DIRECTION 1 | Name the kinds of groups that, according to the article below about the otrovert, otroverts avoid.

A new personality concept, the “otrovert,” challenges the introvert–extrovert binary. Coined in 2023, it explores independence, bounded empathy, and a different relationship to belonging in a hyper-connected age.
Are you an introvert, extrovert… or otrovert?
Are you an introvert, extrovert… or otrovert?
For decades, personalities have been sorted into two categories: introvert or extrovert. Inward or outward. Recharge alone or recharge in a crowd. But what if neither label quite fits? A new term circulating in psychological circles, and increasingly across social media, is challenging Carl Jung’s binary. It is called the “otrovert.” And for a generation caught between hyper-connection and quiet alienation, it is striking a nerve.
Facing a Different Direction
Coined in 2023 by psychiatrist Dr. Rami Kaminski, the word blends the Spanish “otro” (other) with the Latin-rooted “vert” (to turn). Literally, it means: one who faces another direction.
The modern paradox is this: otroverts appear socially integrated. They can hold the spotlight. They can network. They can charm a room. But they are often described as “aloof,” “hard to read,” or “independent to a fault.” They avoid rigid group identities, political tribes, ideological echo chambers, even social cliques, out of resistance to surrendering their mental autonomy.

DIRECTION 2 | Please rewrite the rows starting with the line that contains "left lung — segment it. Return masks as SVG." and going on through the line that contains "Segment every instance", replacing "Return" with "Provide" and leaving everything else unchanged.

RECORDED INFORMATION |
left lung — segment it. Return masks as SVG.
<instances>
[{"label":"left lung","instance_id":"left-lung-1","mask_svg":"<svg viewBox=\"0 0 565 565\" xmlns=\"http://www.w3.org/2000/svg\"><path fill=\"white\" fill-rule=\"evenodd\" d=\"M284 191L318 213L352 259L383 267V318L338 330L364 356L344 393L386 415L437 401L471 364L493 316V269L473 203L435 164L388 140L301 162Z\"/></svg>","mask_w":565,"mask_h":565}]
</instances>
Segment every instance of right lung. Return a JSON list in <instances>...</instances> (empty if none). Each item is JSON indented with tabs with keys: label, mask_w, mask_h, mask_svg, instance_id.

==

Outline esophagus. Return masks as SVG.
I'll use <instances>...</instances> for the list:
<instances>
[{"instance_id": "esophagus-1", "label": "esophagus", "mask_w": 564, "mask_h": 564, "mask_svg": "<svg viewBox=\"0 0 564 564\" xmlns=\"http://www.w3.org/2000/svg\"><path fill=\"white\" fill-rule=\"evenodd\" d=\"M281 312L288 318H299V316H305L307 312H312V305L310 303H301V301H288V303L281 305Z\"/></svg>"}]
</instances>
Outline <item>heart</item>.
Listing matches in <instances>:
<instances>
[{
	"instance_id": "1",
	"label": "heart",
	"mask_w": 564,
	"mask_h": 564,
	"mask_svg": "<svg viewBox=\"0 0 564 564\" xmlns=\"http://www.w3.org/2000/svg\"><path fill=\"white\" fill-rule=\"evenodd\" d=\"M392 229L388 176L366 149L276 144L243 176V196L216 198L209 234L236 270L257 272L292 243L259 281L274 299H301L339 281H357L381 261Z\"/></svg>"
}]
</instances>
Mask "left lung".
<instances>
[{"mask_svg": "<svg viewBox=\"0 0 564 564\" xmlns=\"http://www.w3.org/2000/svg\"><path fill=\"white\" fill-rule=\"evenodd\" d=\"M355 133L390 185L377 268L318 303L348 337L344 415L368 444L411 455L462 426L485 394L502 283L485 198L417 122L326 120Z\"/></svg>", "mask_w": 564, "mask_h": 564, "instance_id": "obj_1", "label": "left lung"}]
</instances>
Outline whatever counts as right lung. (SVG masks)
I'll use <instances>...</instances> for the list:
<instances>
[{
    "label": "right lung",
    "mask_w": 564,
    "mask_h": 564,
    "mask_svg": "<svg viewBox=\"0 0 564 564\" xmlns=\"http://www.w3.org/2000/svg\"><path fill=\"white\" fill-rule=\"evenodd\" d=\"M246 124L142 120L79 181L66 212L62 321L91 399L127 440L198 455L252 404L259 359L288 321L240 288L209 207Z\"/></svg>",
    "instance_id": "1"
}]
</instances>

EXERCISE RESULT 1 |
- rigid group identities
- political tribes
- ideological echo chambers
- social cliques

EXERCISE RESULT 2 |
left lung — segment it. Provide masks as SVG.
<instances>
[{"label":"left lung","instance_id":"left-lung-1","mask_svg":"<svg viewBox=\"0 0 565 565\" xmlns=\"http://www.w3.org/2000/svg\"><path fill=\"white\" fill-rule=\"evenodd\" d=\"M284 191L318 213L352 259L383 267V318L338 330L364 356L344 393L386 415L437 401L471 364L493 316V269L473 203L435 164L388 140L301 162Z\"/></svg>","mask_w":565,"mask_h":565}]
</instances>
Segment every instance of right lung. Provide a JSON list in <instances>...</instances> (empty if none). Each item is JSON indented with tabs with keys: label, mask_w, mask_h, mask_svg, instance_id.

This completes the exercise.